Steve Douglas is a retired professional skateboarder and longtime employee of the skateboard industry from London. Since April 2014, he has been the Vice President of Dwindle Distribution.

==Biography==

===Early life===
Douglas was born in 1967 in North London. He began skateboarding at the age of 10 at various skateparks in the city, such as Uxbridge, Skate City, Rolling Thunder skate park, Crystal Palace Vert Ramp, and Harrow Skate Park. Douglas frequented Harrow from the day it opened, along with Rodga Harvey, John Sablosky and Jeremy Henderson. Later, the "H-Boyz crew" Douglas helped found would become regulars at Harrow Skate Park.

===Skateboarding===
In 1981, at the insistence of skate-photographer Tim Leighton-Boyce, Douglas began entering English Skateboard Association (ESA) contests. He won all the "under-16" events that he had entered. Douglas' success caught the attention of American sponsors such as Madrid Skateboards, Vans Shoes, Independent Trucks and Quiksilver Surf Wear .

Throughout the early 1980s, Douglas wrote and published a skateboarding magazine with Benjamin Thomas called Go For It!, named after a Stiff Little Fingers record. In the absence of any other topical periodical Douglas and Thomas' magazine became influential within the British skateboarding scene. A total of 16 issues were produced, the last three of which were in a glossy, printed form. The penultimate issue, entitled the Swindle Issue, only had one glossy cover.

In 1984, the European Skateboard Association managed to convince their US counterparts, the National Skateboard Association, to label their contest series as a 'world championship' so the ESA could obtain government grants to send a UK team to participate. The first-ever UK team included Douglas, Harvey, Lucian Hendrix, and Sean Goff.

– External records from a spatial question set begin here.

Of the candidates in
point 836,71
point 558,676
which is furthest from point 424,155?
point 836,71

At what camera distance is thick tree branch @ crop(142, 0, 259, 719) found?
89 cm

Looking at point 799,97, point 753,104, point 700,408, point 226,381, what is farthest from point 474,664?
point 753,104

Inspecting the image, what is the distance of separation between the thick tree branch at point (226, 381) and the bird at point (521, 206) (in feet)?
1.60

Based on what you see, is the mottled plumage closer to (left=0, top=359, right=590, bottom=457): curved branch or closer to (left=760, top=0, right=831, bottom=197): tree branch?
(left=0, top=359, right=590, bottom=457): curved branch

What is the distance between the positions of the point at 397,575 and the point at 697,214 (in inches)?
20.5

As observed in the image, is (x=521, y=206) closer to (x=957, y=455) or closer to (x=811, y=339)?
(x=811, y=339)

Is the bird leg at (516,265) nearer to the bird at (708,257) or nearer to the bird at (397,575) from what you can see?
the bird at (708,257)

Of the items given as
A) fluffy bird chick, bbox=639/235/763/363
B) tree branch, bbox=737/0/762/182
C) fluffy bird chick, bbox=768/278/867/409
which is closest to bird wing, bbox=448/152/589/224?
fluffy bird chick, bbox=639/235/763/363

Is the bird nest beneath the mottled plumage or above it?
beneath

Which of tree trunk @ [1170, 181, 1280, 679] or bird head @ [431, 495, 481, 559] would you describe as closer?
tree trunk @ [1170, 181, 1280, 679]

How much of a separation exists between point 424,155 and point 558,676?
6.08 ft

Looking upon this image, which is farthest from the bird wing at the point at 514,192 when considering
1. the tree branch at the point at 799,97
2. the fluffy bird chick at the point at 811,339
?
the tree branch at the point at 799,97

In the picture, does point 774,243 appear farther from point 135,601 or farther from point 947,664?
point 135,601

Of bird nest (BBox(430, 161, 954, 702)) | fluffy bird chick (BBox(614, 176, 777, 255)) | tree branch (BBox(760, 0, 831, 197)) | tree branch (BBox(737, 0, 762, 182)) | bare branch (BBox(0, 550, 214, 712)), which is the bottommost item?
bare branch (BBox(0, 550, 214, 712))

In 1986, following the release of a Go For It! calendar, Douglas prioritized overseas work commitments and Go For It! closed. By this time, Tim Leighton-Boyce's R.A.D. publication was available, followed by Shane Rouse's Skate Action and Steve Kane's Skateboard.

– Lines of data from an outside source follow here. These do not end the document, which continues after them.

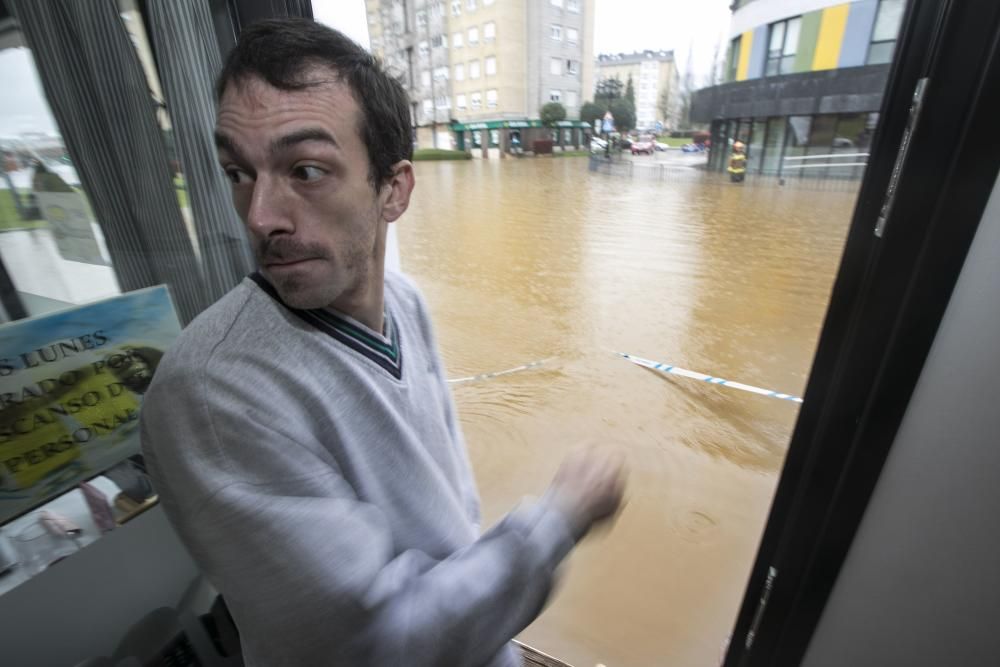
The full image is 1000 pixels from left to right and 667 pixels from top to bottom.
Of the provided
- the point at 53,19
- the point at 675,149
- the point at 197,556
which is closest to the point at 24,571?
the point at 197,556

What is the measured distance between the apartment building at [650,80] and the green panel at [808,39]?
0.32 metres

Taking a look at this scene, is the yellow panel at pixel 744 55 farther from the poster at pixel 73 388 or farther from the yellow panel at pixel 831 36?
the poster at pixel 73 388

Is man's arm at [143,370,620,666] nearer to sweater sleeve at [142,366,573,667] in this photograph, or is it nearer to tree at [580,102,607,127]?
sweater sleeve at [142,366,573,667]

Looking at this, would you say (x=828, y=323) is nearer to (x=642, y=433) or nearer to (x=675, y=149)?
(x=675, y=149)

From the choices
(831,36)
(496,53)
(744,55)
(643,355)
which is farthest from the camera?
(643,355)

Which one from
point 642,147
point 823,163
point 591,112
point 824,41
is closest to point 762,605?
point 823,163

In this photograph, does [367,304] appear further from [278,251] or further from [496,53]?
[496,53]

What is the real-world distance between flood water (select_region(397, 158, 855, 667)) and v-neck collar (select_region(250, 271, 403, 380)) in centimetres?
35

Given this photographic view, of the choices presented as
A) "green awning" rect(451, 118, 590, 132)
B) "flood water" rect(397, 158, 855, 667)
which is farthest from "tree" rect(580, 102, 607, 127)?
"flood water" rect(397, 158, 855, 667)

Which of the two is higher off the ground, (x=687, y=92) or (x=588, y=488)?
(x=687, y=92)

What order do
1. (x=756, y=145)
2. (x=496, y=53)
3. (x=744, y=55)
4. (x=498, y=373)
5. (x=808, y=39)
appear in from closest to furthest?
(x=808, y=39), (x=744, y=55), (x=756, y=145), (x=496, y=53), (x=498, y=373)

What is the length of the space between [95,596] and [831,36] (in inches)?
84.1

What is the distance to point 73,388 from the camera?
2.77 feet

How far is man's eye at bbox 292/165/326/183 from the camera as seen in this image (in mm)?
530
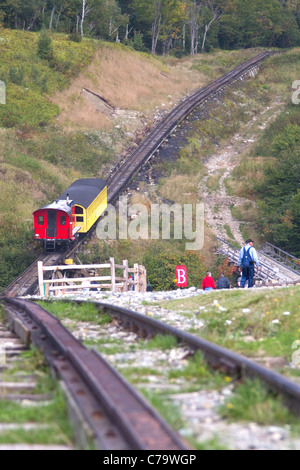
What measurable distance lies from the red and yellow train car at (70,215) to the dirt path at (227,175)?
950 centimetres

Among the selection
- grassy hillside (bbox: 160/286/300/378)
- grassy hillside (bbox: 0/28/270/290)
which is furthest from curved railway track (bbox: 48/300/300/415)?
grassy hillside (bbox: 0/28/270/290)

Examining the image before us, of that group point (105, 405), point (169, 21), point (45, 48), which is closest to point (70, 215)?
point (105, 405)

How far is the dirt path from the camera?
43.8 metres

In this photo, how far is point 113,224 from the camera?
4000cm

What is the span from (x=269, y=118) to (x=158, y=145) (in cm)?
1767

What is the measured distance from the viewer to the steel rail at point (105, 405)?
3504 millimetres

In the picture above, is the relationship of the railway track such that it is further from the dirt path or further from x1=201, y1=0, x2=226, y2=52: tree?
x1=201, y1=0, x2=226, y2=52: tree

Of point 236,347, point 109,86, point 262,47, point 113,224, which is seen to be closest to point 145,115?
point 109,86

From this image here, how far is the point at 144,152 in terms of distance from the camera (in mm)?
51344

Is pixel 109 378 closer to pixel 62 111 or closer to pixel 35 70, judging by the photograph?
pixel 62 111

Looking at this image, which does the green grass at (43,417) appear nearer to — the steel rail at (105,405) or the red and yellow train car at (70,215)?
the steel rail at (105,405)

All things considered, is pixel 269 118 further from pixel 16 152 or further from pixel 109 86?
pixel 16 152

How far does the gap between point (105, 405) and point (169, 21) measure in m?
89.8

Douglas was assigned a professional status in 1987 by his skateboard deck sponsor, Schmitt Stix . The company released a Douglas signature model deck in 1988, which featured a picture of a spoof beer bottle label with the caption: 'Imported from Crystal Palace, London, England'.

After releasing a final signature model, Paul Schmitt decided to dissolve Schmitt Stix, at Douglas' behest. Schmitt then relaunched under a new name, 'New Deal Skateboards,' with a new team, new product line and renewed focus. Schmitt, a notable international skateboard manufacturer at that time, created the new brand with Douglas and Andy Howell. Douglas used the 'New Deal' name to co-found a skate shop in London, originally located in a retail unit in the Harrow and Wealdstone shopping mall and later moved to Harrow Solid Surf Skatepark.

Along with Tony Magnusson's H-Street and Steve Rocco's World Industries, New Deal developed into a successful skateboard brand in the early 1990s by embracing the emerging street-based skateboarding revolution that favored new skateboarders such as Ed Templeton, who appeared in New Deal's first promotional video, Useless Wooden Toys (1990).

Bolstered by New Deal's success, Douglas co-founded the Giant Distribution skateboard company in the early 1990s and eventually became the company's president. Hugh "Bod" Boyle, Douglas' UK friend and former professional skateboarder, eventually joined the company after a knee injury prematurely ended his skating career in the early 1990s. Boyle won the skateboarding World Championship in 1990.

In 1992, Howell decided to form his own skateboard brand. With Douglas' help they founded 'Underworld Element',
later renamed to Element Skateboards, which remains a prominent skateboard company today.
John Lucero, Douglas' teammate first at Madrid then at Schmitt Stix, started his own skateboard brand in 1988 called 'Lucero Skateboards,' soon renamed Black Label Skateboards. By the mid-1990s, Black Label was run out of a garage and Douglas restructured the company to further facilitate its growth.

Douglas also co-founded 411 video magazine 411VM and later the On Video series, both crucial to skateboarding's development through the 1990s and the new millennium. He also founded a new truck company in the late 1990s, Destructo Trucks, with the usual success, and took over production of Bam Margera's notorious CKY before Margera moved the series to television.
In 2004 Douglas accepted an offer from Burton Snowboards to be general manager at their clothing subsidiary Analog. A year later Douglas was reunited with his old friend 'Bod' Boyle when they both came to work at Giant's rival Dwindle Distribution; Boyle as president and Douglas in an advisory position.

In addition to his work at skateboarding companies, Douglas is also a committee member of both the IASC and USA Skateboarding, the national governing Body of American skateboarding.